Nifty India Defence-5.00%Profit-booking as the 15% hike in outlay failed to meet high expectations; BEL fell over 6%.
Nifty Metal-3.80%Pressured by global demand concerns; Hindalco and Tata Steel were top drags.
Nifty Bank-2.00%Dragged down by the PSU pack and general nervousness in the financial space.
Nifty Realty-6.00%Sharpest faller in terms of broader indices; disappointed by the lack of direct tax relief for homebuyers.
Midcap & Smallcap-2.2% to -2.8%Risk-off sentiment led to broader market underperformance.

The Gainers (Rare Green)

These sectors bucked the trend thanks to specific policy incentives and their “defensive” nature during high volatility.

Sectoral IndexPercentage ChangeKey Reasons
Nifty IT+0.57%Top Performer.

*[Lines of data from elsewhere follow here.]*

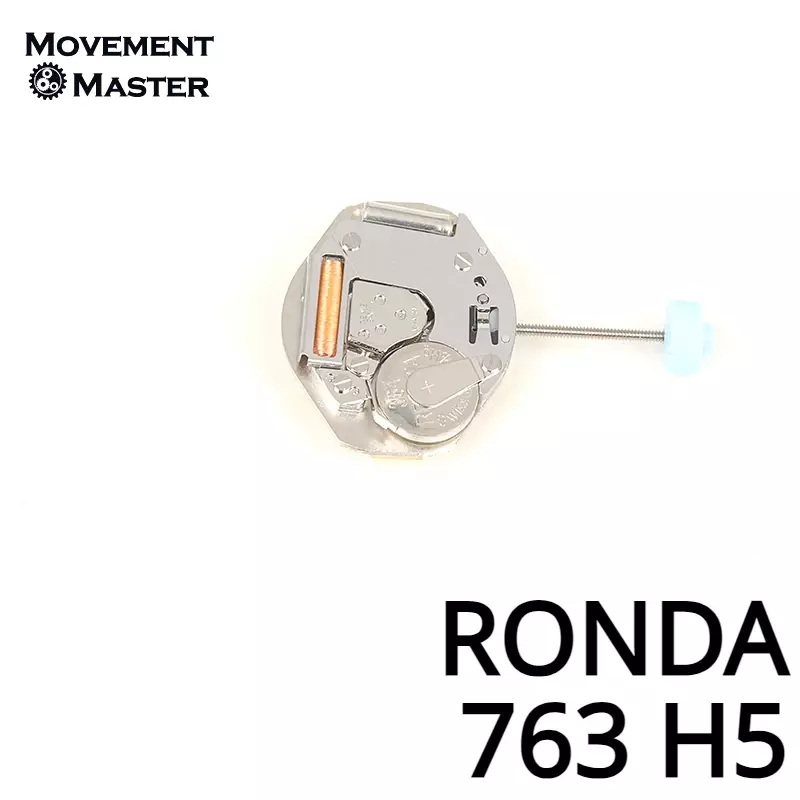 New Original Swiss RONDA 763 Quartz Movement H5 High Watch Mouvement Replacement Parts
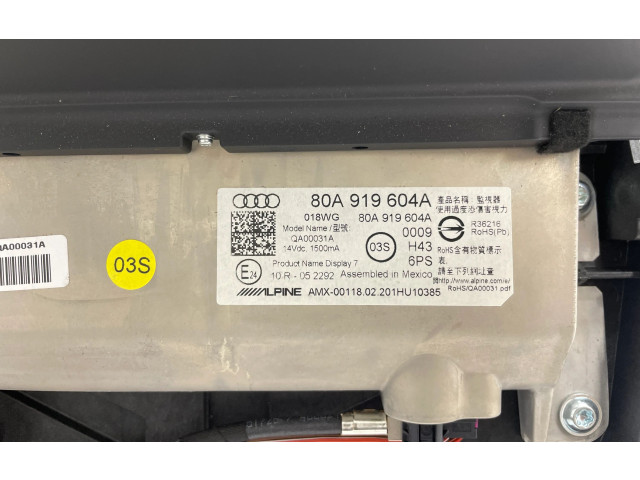 Дисплей    80A919604A   Audi Q5 SQ5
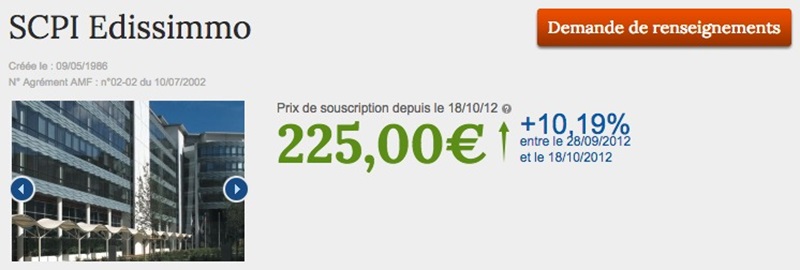 scpi-edissimmo-augmentation-du-prix-de-souscription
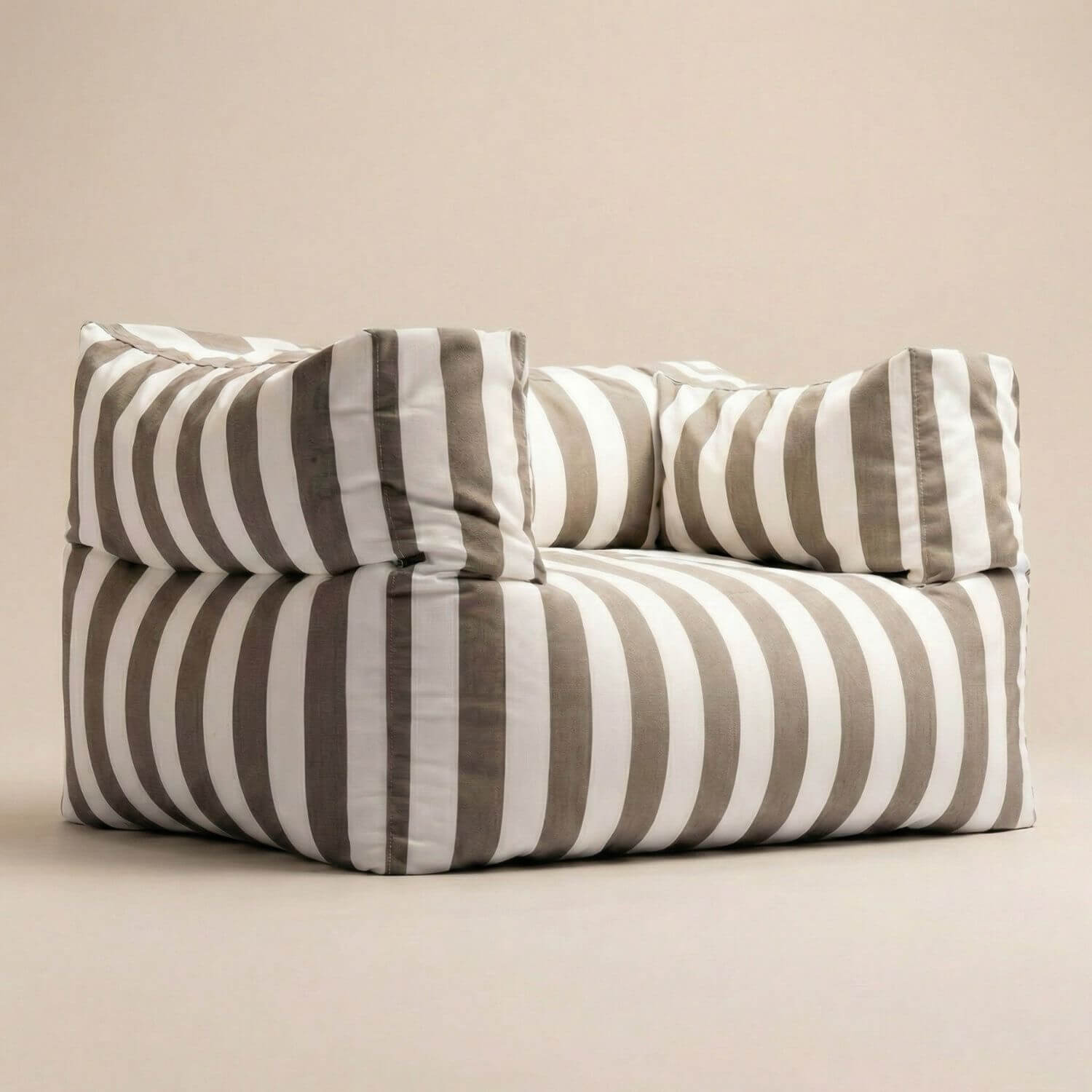 Pouf fauteuil pour extérieur | Nomaï Beige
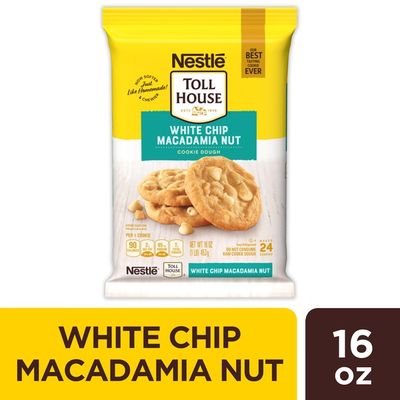 Toll House TOLL HOUSE White Chip Macadamia Nut Cookie Dough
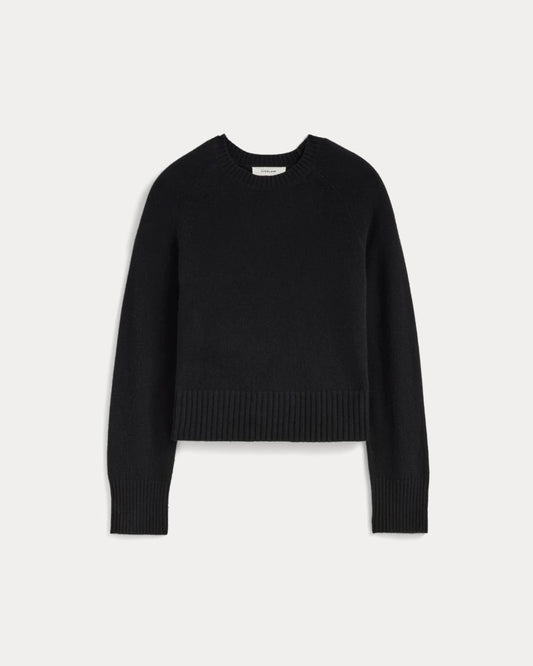 The Boxy Crew in Cashmere | Black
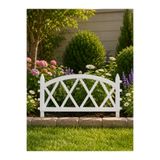 DEKOZUM GREENFLEX Plastik Bahçe Çiti Bahçe dekorasyon Çiti Panel Çit Çiçek Koruma Çiti Beyaz 1 ADET 60 CM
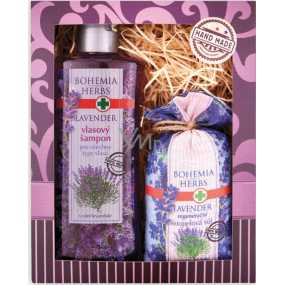 Bohemia Gifts Lavender šampón na vlasy 250 ml + soľ do kúpeľa v plátenom sáčku 200 g, kozmetická sada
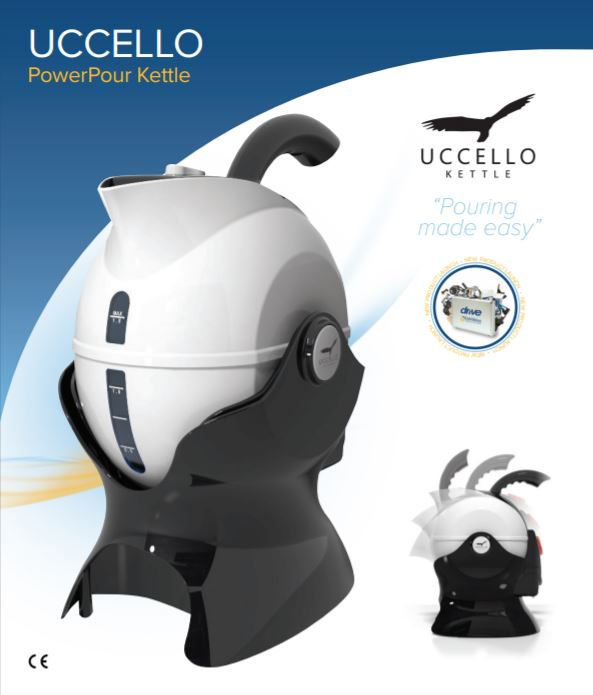 Thumbnail: Uccello kettle and tipper,restricted mobility help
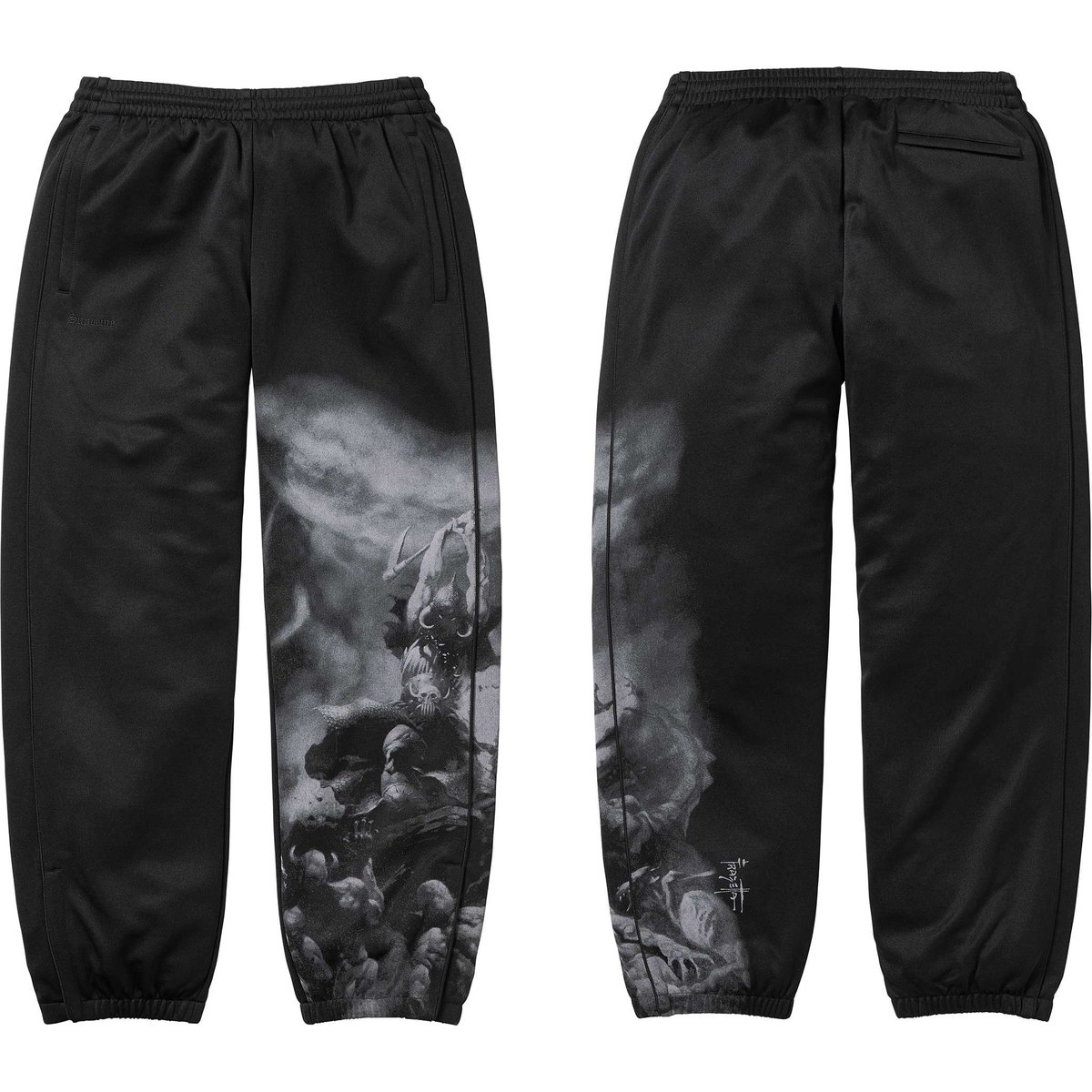 Supreme Frazetta Track Pant for fall winter 24 season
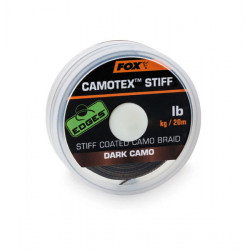 Fox Camotex Stiff Dark Camo 20lb 20m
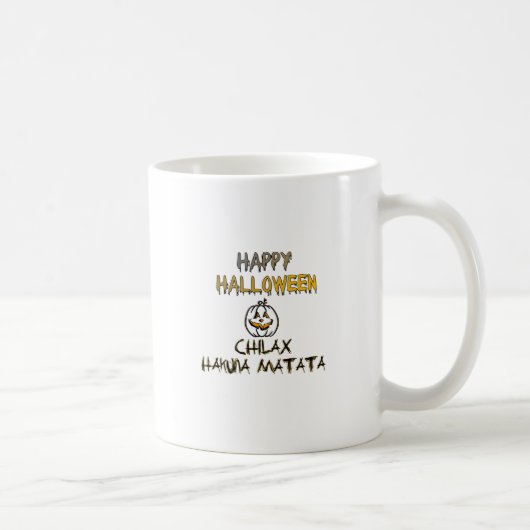 Chill and Relax Happy Halloween Collection Kaffeetasse (Rechts)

Boosted by the “Safe Harbour” threshold being raised to ₹2,000 Cr and tax holidays for data centers.
Nifty Healthcare+0.30%Resilience driven by the ₹10,000 Cr Biopharma SHAKTI scheme; Max Healthcare rose ~2%.

Crucial Market Note

  • Market Infrastructure: Stocks like BSE Ltd (-10%) and MCX (-19%) saw massive crashes because the higher STT is expected to reduce overall trading volumes in the country.
  • Advance-Decline Ratio: It was a “textbook” bear day, with roughly 4 stocks falling for every 1 that rose.

This article is for informational purposes only.Content for this article was developed with the assistance of Gemini, a large language model from Google 

Disclaimer: This article provides general information based on the budget news and it’s not financial advice .  We are not SEBI-registered investment advisors, and this content does not constitute investment advice.  Consult your financial advisor before making any investment decision.